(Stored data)
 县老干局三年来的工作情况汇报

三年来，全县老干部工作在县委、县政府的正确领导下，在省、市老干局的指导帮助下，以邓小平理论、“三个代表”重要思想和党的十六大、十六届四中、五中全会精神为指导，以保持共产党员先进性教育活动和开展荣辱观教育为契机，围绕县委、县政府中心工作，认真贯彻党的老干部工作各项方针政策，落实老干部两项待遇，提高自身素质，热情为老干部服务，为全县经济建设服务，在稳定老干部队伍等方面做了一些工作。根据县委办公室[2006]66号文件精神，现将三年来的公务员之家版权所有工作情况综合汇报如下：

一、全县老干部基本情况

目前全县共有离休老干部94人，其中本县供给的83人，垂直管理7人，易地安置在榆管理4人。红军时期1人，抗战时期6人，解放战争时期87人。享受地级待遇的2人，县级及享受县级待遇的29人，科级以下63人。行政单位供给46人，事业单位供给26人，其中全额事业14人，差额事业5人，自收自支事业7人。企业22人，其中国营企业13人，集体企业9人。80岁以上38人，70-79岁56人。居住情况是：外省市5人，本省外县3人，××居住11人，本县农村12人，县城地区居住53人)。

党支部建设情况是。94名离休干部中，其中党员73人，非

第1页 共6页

» TO DO:
Beginning with the line above that contains "三年来，全县老干部工作在县委", copy each line exactly up to and including the line that contains "一、全县老干部基本情况", and go no further.

» EXERCISE ANSWER:
三年来，全县老干部工作在县委、县政府的正确领导下，在省、市老干局的指导帮助下，以邓小平理论、“三个代表”重要思想和党的十六大、十六届四中、五中全会精神为指导，以保持共产党员先进性教育活动和开展荣辱观教育为契机，围绕县委、县政府中心工作，认真贯彻党的老干部工作各项方针政策，落实老干部两项待遇，提高自身素质，热情为老干部服务，为全县经济建设服务，在稳定老干部队伍等方面做了一些工作。根据县委办公室[2006]66号文件精神，现将三年来的公务员之家版权所有工作情况综合汇报如下：

一、全县老干部基本情况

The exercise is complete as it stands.